Study of Correlation Between Building Demolition and Associated Features

Capstone Project for Data Science at Scale on Coursera
Repo is located here



In [2]:

    
import numpy as np
import pandas as pd
import matplotlib.pyplot as plt
from IPython.display import Image
%matplotlib inline

Objective

Build a model to make predictions on blighted buildings based on real data from data.detroitmi.gov as given by coursera.

Building demolition is very important for the city to turn around and revive its economy. However, it's no easy task. Accurate predictions can provide guidance on potential blighted buildings and help avoid complications at early stages.

Building List

The buildings were defined as described below:

Building sizes were estimated using parcel info downloaded here at data.detroitmi.gov. Details can be found in this notebook.
A event table was constructed from the 4 files (detroit-311.csv, detroit-blight-violations.csv, detroit-crime.csv, and detroit-demolition-permits.tsv) using their coordinates, as shown here.
Buildings were defined using these coordinates with an estimated building size (median of all parcels). Each building was represented as a same sized rectangle.



In [3]:

    
# The resulted buildings:
Image("./data/buildings_distribution.png")









    Out[3]:

Features

Three kinds (311-calls, blight-violations, and crimes) of incident counts and coordinates (normalized) was used in the end. I also tried to generate more features by differentiating each kind of crimes or each kind of violations in this notebook. However, these differentiated features lead to smaller AUC scores.

Data

The buildings were down-sampled to contain same number of blighted buildings and non-blighted ones.
The ratio between train and test was set at a ratio of 80:20.
During training using xgboost, the train data was further separated into train and evaluation with a ratio of 80:20 for monitoring.

Model

A Gradient Boosted Tree model using Xgboost achieved AUC score of 0.85 on evaluation data set:



In [4]:

    
Image('./data/train_process.png')









    Out[4]:

This model resulted in an AUC score of 0.858 on test data. Feature importances are shown below:



In [5]:

    
Image('./data/feature_f_scores.png')









    Out[5]:

Locations were most important features in this model. Although I tried using more features generated by differentiating different kind of crimes or violations, the AUC scores did not improve.

Feature importance can also be viewed using tree representation:



In [6]:

    
Image('./data/bst_tree.png')









    Out[6]:

To reduce variance of the model, since overfitting was observed during training.

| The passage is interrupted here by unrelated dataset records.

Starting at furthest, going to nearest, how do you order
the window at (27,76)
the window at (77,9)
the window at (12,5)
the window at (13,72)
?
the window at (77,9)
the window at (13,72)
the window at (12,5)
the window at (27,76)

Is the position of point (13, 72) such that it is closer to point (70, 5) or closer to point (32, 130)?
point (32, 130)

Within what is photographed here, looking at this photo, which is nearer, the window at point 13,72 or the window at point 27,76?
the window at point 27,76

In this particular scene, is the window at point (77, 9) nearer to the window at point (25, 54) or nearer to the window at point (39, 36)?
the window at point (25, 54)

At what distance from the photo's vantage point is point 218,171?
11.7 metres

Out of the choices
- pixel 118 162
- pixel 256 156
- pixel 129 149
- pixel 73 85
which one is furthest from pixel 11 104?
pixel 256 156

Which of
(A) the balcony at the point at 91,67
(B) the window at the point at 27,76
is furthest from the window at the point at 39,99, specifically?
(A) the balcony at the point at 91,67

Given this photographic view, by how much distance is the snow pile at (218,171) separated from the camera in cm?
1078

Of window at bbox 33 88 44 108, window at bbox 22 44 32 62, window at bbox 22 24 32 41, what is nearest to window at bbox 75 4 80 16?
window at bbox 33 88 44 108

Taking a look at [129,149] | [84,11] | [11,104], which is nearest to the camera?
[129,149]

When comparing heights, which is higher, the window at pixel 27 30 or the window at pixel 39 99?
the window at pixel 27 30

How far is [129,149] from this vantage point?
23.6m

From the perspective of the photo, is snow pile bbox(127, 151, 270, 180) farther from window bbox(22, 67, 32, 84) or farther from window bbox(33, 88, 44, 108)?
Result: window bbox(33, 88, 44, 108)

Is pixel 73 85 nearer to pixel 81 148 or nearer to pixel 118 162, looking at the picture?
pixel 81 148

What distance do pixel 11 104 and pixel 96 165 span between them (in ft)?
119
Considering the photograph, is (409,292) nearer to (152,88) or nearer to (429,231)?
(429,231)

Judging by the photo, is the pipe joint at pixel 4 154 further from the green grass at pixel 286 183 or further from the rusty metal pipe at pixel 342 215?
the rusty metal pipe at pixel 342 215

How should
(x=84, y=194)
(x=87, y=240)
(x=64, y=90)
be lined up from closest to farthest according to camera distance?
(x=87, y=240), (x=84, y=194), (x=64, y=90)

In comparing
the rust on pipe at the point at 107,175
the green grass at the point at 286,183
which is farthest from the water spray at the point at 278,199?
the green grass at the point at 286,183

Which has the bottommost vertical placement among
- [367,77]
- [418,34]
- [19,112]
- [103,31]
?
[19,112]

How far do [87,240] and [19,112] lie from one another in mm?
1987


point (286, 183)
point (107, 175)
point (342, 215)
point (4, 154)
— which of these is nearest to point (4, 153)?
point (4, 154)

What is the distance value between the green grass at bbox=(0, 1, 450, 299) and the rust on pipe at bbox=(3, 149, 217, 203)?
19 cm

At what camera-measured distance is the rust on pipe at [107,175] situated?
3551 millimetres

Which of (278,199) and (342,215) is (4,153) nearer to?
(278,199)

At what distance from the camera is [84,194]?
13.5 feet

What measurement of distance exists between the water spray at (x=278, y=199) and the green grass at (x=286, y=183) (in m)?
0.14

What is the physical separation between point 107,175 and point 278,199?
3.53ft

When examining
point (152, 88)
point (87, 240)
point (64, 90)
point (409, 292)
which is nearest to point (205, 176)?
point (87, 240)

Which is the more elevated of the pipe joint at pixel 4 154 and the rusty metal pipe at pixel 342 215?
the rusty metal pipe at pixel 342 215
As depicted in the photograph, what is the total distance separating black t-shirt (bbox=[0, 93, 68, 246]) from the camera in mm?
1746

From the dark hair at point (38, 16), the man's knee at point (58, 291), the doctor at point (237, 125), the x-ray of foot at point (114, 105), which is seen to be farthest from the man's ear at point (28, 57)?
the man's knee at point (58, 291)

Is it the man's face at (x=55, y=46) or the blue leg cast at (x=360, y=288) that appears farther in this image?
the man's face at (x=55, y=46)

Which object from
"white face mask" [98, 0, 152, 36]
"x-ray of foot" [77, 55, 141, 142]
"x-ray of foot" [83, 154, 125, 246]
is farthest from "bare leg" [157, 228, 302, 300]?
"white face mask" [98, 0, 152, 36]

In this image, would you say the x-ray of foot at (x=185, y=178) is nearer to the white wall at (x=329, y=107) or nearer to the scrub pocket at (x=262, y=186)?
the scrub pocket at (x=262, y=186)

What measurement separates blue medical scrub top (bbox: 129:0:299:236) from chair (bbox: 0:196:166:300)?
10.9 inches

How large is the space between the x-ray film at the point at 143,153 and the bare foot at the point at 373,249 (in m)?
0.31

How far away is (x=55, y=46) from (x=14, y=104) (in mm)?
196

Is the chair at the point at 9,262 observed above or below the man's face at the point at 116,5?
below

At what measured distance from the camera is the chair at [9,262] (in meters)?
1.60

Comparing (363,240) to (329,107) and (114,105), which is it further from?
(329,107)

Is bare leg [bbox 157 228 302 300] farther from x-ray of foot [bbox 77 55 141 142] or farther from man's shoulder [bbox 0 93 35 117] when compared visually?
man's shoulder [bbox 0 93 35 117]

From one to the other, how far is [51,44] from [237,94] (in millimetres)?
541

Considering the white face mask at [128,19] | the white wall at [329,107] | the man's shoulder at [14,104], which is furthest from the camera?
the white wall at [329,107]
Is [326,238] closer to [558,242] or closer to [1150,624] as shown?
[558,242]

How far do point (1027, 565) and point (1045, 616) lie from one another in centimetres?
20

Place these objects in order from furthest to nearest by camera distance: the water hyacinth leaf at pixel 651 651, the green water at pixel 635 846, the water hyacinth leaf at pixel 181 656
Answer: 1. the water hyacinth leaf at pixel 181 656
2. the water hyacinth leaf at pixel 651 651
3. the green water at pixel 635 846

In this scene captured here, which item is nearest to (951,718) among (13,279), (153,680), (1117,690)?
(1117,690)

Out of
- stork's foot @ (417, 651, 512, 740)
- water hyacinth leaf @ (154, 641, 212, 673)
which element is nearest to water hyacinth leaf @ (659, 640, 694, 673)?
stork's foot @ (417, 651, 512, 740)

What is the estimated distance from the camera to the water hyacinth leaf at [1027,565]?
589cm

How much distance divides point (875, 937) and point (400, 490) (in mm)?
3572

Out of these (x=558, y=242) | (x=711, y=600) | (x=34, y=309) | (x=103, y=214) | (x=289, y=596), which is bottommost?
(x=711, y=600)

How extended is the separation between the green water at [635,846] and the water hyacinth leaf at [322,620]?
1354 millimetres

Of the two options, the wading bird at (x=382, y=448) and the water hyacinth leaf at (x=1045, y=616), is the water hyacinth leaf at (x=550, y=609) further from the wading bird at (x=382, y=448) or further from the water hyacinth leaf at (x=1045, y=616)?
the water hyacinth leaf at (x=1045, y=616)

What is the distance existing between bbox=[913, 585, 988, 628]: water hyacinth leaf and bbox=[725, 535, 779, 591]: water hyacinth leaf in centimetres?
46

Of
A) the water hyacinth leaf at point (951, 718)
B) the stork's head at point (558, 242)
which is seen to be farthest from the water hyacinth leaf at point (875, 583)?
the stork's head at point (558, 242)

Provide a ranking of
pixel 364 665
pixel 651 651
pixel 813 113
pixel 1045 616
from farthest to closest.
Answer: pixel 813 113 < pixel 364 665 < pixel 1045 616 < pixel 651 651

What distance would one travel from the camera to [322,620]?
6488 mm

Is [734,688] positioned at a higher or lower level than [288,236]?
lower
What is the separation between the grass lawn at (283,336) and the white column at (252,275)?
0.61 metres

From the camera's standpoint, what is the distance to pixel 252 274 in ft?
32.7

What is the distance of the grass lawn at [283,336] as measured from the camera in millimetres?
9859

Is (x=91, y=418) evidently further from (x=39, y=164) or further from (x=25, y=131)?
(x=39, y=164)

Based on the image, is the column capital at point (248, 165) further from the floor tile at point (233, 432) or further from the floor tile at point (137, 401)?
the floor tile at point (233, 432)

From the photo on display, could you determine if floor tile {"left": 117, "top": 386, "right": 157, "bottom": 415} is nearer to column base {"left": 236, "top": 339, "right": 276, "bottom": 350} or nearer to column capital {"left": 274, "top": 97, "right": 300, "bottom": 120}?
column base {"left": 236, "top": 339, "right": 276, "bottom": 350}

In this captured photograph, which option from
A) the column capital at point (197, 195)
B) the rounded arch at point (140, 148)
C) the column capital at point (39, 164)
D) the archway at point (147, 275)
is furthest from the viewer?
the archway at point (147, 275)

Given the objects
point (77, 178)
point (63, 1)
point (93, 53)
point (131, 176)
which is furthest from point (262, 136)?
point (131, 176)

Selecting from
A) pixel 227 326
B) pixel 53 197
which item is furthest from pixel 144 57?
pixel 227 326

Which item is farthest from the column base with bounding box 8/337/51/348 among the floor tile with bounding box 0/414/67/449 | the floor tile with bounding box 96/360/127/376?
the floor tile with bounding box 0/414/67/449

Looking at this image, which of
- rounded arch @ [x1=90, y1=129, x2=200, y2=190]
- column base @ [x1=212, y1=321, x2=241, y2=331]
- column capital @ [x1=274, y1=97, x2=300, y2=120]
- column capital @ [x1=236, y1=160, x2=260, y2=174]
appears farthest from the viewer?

I also tried to reduce variance by including in more nonblighted buildings by sampling again multiple times with replacement (bagging).
A final AUC score of 0.8625 was achieved. The resulted ROC Curve on test data is shown below:



In [7]:

    
Image('./data/ROC_Curve_combined.png')









    Out[7]:

Discussion

Several things worth trying:

Using neural net to study more features generated from differentiated crimes or violations if given more time.
Taken into account possibilities that a building might blight in the future.

Thanks for your time reading the report!



In [ ]: